HIAPP has been linked to cytotoxicity of pancreatic β-cells, but more recently other cells such as neuronal cells [71]. Whilst several mechanisms linking hIAPP and toxicity have been suggested (as summarised in Figure 2), the forms of hIAPP that mediate this toxicity is still debated, as are the precise mechanisms involved. Some studies propose that it is the fibrils that directly damage β-cells [72], while others suggest oligomeric intermediates are responsible [67]. However, more than one form of hIAPP may contribute to cytotoxicity, possibly to different extents that may be via a variety of mechanisms. Monomeric hIAPP has been observed to increase membrane fluidity, leading to membrane destabilisation [73], and has also been observed to increase production of reactive oxygen species (ROS) in β-cells [74]. Oligomeric hIAPP has been shown to decrease cell viability as well as increase membrane fluidity. Cell damage involving fibril growth at the membrane is linked to membrane leakage [75].

2.6. Acceleration of hIAPP Misfolding and Aggregation

A crucial question in the understanding of hIAPP aggregate formation is what initiates and accelerates the formation of the fibrils that have been linked to T2DM. If we knew what triggered the misfolding cascade in the first place, then T2DM (and possibly other PMDs) may be preventable. Distinguishing between what initiates and what accelerates the process of amyloidosis is key but may involve the same factors. Several factors may contribute to the formation of these misfolded aggregates, and we have summarised these in Figure 3. These include the concentration of hIAPP, cell stress, the role of proteoglycans, the immune response and the association with other amyloidogenic proteins such as cross-seeding (Figure 3). We have summarised the key findings behind each factor below.

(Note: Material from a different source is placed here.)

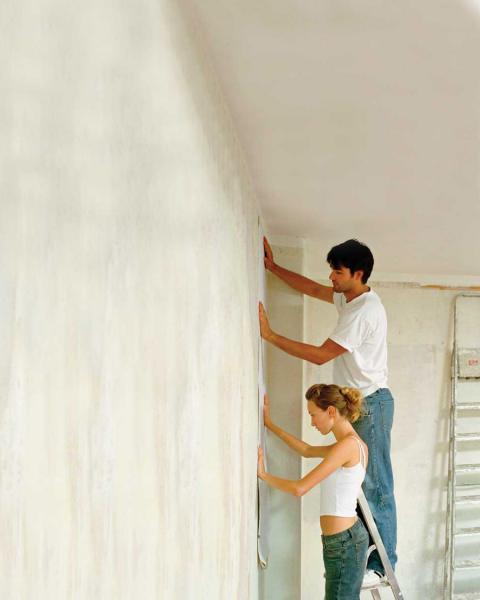 Как правильно наклеить обои на стену с балкой 7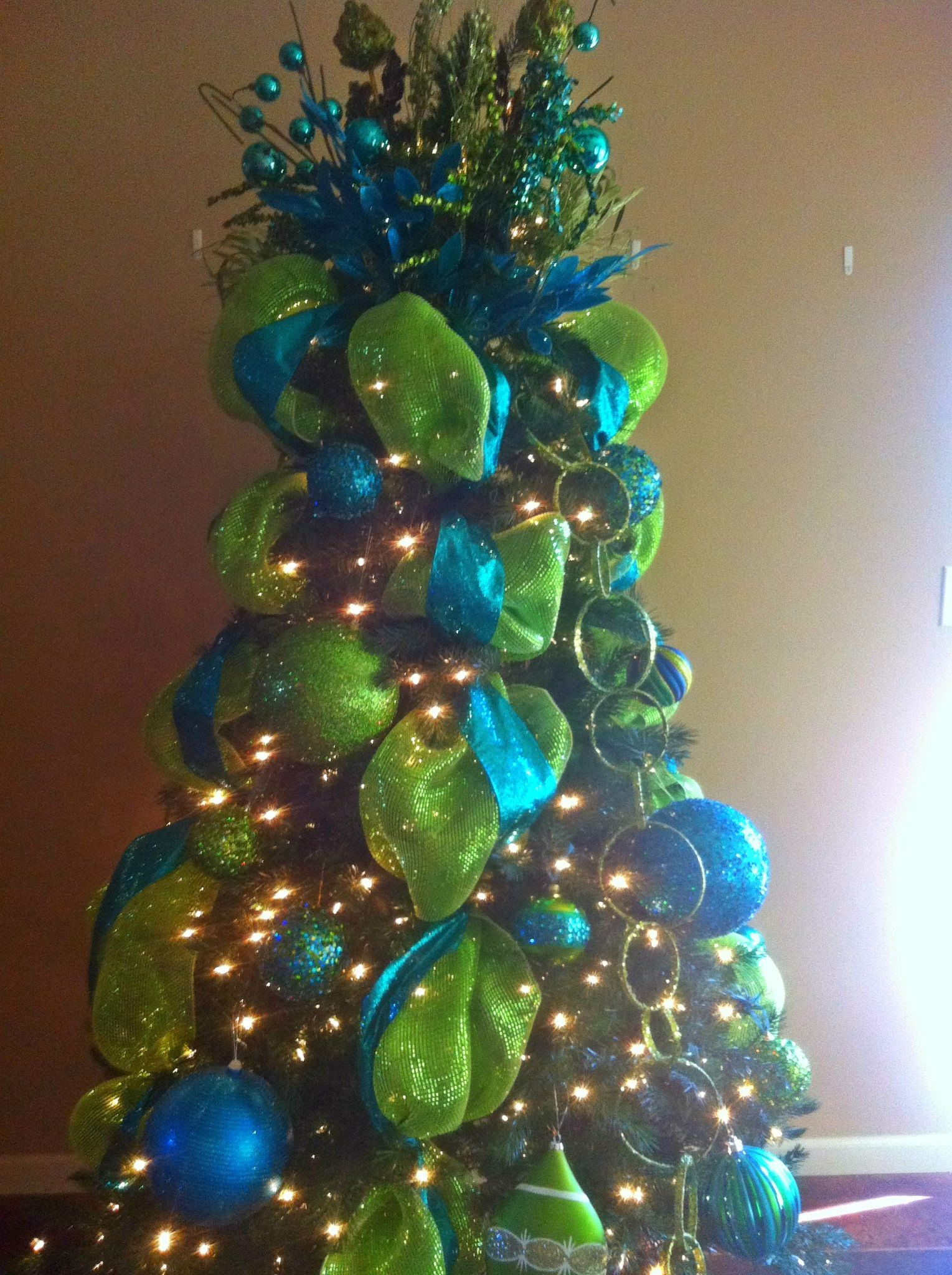 Christmas tree blue green glitter christmas pinterest for A green christmas decoration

2.6.1. Concentration of hIAPP

There is an important relationship between the concentration of hIAPP and the rate of aggregation [76]. When a threshold concentration is exceeded, there is a huge increase in the rate of aggregate formation. This may be due to nucleation-dependent polymerisation. The critical concentration of hIAPP to initiate aggregation in vitro is approximately 2 μM, which is comparable to circulating plasma hIAPP concentrations recorded in the range 1 to 10 pM [77] and mM concentrations in secretory granules [78]. The high concentration in granules suggests there are mechanisms in place within the granule to prevent aggregation under normal proteostasis [32]. However, when there is a state of insulin resistance the β-cells respond by increasing the release of insulin and hIAPP. The enhanced synthesis of secretory granules required to maintain higher levels of insulin may induce cell stress and induce aggregation of hIAPP during granule assembly, which is discussed further below. Additionally, the abnormal enhanced secretion of hIAPP could result in local concentrations after release high enough to reach the critical concentration necessary for the formation of oligomers [77].

2.6.2. Cell Stress

A proposed accelerator of hIAPP aggregation is cell stress. Endoplasmic reticulum (ER) stress is a known factor in T2DM pathology [79]. An ER stress response is generated when free fatty acid (FFA) levels increase, as observed in obese individuals [80]. In T2DM individuals, the ER cell environment is highly reduced, which in turn reduces the Cys-Cys disulphide bridge of hIAPP proteins. Reduced hIAPP is more prone to forming fibrils as it lacks the propensity to form an α-helix at the N-terminus such as in the oxidised form, as shown by NMR and CD reported by Camargo et al. [81]. The reduction in hIAPP during cell stress is thought to combat ER stress by acting as a buffer. However, failure to remove the reduced hIAPP by lysosomal autophagy can result in a build-up of the reduced peptide, which has a higher propensity to aggregate, leading to a build-up of aggregates and β cell death [81]. There are limited studies outlining the formation and structure of secretory granules; however, the packing of hIAPP in secretory granules may influence hIAPP aggregation. Defective packaging of hIAPP within secretory granules may occur as a result of β cell stress and this defective packaging may assist hIAPP in forming aggregates. More studies are needed, however, to investigate whether this is the case.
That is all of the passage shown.